Definition of Deadlock , example and its conditions.

DEADLOCK

DEADLOCK DEFINITION:

“Two processes are involved in deadlock if and only if they are waiting for an event which would never happen.”
“A process requests resources; if the resources are not available at that time, the process enters a wait state. Waiting processes may never again change state, because the resources they have requested are held by other waiting processes. This situation is called a deadlock”

EXAMPLE OF DEADLOCK :

• To illustrate a deadlock state, we consider a system with three tape drives. Suppose each of three processes holds one of these tape drives.
• If each process now requests another tape drive, the three processes will be in a deadlock state.
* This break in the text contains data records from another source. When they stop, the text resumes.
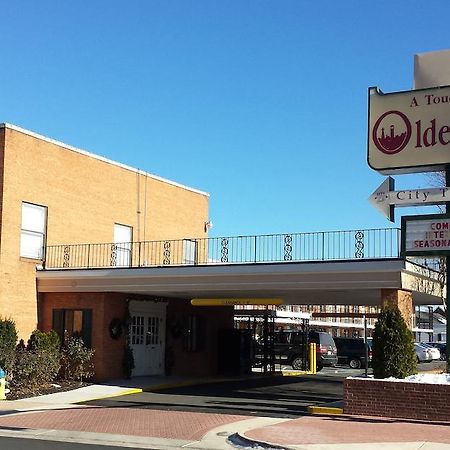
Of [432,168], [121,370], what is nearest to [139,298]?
[121,370]

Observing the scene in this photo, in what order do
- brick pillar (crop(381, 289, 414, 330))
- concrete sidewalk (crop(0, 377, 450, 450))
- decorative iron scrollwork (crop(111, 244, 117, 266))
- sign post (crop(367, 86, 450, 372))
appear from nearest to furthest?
concrete sidewalk (crop(0, 377, 450, 450)) < sign post (crop(367, 86, 450, 372)) < brick pillar (crop(381, 289, 414, 330)) < decorative iron scrollwork (crop(111, 244, 117, 266))

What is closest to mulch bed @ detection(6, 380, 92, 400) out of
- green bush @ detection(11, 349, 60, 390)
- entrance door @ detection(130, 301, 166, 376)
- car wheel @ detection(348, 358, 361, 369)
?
green bush @ detection(11, 349, 60, 390)

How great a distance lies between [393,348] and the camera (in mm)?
17359

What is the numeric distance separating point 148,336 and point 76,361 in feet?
12.3

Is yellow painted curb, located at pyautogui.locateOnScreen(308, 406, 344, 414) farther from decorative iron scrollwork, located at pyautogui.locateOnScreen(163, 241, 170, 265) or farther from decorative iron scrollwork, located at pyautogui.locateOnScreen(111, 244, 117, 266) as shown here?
decorative iron scrollwork, located at pyautogui.locateOnScreen(163, 241, 170, 265)

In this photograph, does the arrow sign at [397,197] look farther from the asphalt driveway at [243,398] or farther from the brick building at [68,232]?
the brick building at [68,232]

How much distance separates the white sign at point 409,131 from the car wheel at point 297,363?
760 inches

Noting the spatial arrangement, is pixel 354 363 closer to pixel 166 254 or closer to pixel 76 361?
pixel 166 254

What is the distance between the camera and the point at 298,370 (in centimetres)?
3506

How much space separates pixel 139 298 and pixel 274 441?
44.9 feet

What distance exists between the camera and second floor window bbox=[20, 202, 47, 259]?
24906mm

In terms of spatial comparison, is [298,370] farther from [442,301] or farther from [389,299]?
[389,299]

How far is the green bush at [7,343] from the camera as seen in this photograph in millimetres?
21281

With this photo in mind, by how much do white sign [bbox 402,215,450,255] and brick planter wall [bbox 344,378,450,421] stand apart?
314 cm
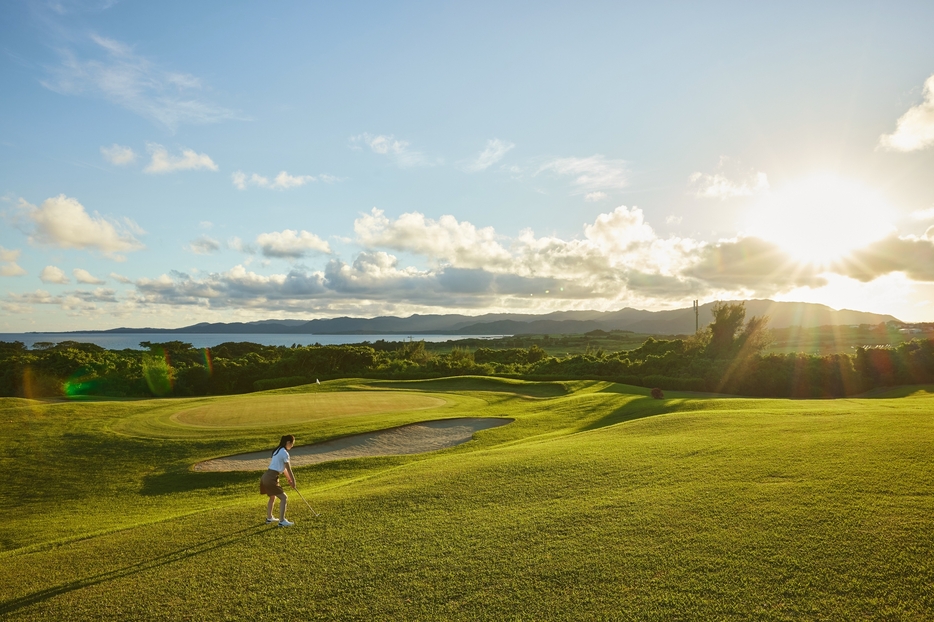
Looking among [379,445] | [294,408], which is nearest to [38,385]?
[294,408]

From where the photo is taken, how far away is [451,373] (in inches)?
1951

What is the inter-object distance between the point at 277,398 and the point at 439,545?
83.4 ft

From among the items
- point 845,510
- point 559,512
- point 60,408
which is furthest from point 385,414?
point 845,510

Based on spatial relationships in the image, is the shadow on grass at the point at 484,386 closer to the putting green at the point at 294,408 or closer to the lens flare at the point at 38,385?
the putting green at the point at 294,408

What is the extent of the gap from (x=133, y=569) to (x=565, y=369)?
143 ft

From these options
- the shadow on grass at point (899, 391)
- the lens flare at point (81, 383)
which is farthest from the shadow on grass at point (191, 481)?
the shadow on grass at point (899, 391)

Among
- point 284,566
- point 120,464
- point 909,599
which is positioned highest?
point 909,599

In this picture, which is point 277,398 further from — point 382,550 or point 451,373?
point 382,550

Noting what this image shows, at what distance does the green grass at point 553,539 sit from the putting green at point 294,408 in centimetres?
805

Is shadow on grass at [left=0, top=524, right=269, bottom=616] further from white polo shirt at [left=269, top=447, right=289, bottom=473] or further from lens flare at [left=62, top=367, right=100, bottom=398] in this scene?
lens flare at [left=62, top=367, right=100, bottom=398]

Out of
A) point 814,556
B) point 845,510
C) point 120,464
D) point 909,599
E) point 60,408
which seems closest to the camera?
point 909,599

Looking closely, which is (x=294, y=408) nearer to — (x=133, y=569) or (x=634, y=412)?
(x=634, y=412)

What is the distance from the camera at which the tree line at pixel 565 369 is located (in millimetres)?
39500

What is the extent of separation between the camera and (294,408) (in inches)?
1075
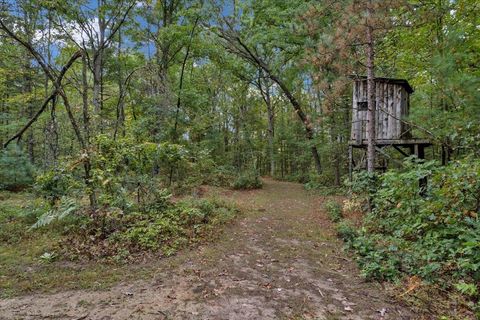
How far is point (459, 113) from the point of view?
601 centimetres

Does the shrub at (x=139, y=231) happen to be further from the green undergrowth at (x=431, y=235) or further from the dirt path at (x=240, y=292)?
the green undergrowth at (x=431, y=235)

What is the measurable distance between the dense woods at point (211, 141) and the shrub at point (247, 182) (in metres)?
0.05

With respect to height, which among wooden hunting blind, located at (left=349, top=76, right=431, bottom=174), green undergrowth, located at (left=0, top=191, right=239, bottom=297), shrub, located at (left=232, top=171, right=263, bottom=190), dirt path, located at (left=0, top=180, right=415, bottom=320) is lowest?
dirt path, located at (left=0, top=180, right=415, bottom=320)

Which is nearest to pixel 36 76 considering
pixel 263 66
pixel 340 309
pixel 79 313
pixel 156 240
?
pixel 263 66

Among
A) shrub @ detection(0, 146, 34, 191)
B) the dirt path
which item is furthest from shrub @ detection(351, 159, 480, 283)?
shrub @ detection(0, 146, 34, 191)

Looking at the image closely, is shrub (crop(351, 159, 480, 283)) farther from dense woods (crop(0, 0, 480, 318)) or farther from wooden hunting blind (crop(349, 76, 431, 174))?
wooden hunting blind (crop(349, 76, 431, 174))

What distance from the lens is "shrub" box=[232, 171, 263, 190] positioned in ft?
41.6

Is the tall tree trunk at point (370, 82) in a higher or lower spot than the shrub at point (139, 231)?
higher

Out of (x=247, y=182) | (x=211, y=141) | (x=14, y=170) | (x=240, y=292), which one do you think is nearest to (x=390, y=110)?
(x=247, y=182)

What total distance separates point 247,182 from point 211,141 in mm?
5533

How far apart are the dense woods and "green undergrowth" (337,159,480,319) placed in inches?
1.0

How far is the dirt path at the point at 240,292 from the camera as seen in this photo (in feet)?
10.1

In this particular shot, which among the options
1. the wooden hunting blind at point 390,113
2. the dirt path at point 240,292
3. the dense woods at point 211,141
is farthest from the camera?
the wooden hunting blind at point 390,113

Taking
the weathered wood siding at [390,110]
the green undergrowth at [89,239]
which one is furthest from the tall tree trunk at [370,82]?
the green undergrowth at [89,239]
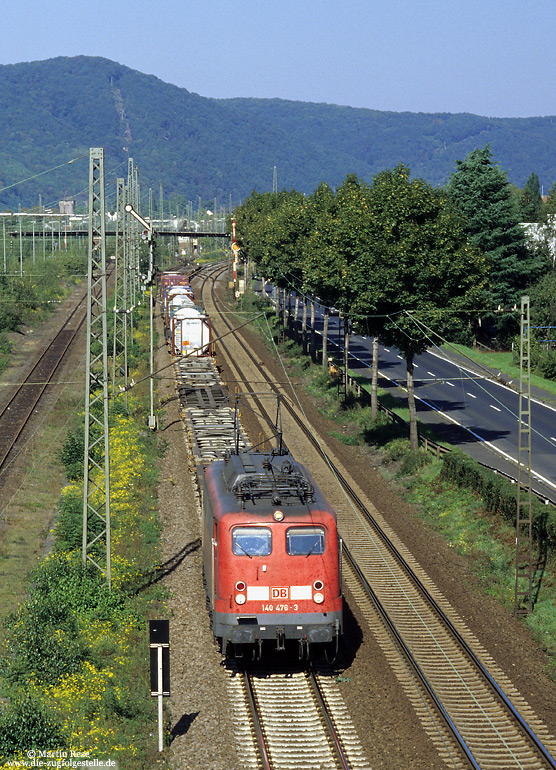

Each is waiting for the event "tape drive is released," which can be caused only by one of the other waiting processes.
• This example illustrates a deadlock involving the same resource type. Deadlocks may also involve different resource types

NECESSARY CONDITIONS FOR DEADLOCK

• A deadlock situation can arise if the following four conditions hold simultaneously in a system:
1. Mutual exclusion: At least one resource must be held in a non sharable mode; that is, only one process at a time can use the resource. If another process requests that resource, the requesting process must be delayed until the resource has been released.
2. Hold and wait: A process must be holding at least one resource and waiting to acquire additional resources that are currently being held by other processes.
3. No preemption: Resources cannot be preempted; that is, a resource can be released only voluntarily by the process holding it, after that process has completed its task.
4. Circular wait: A set {P1, ..., Pn-1,Pn) of waiting processes must exist such that P1 is waiting for a resource that is held by P2, P2 is waiting for a resource that is held by P3,...Pn-1 is waiting for Pn, Pn is waiting for a resource that is held by P1.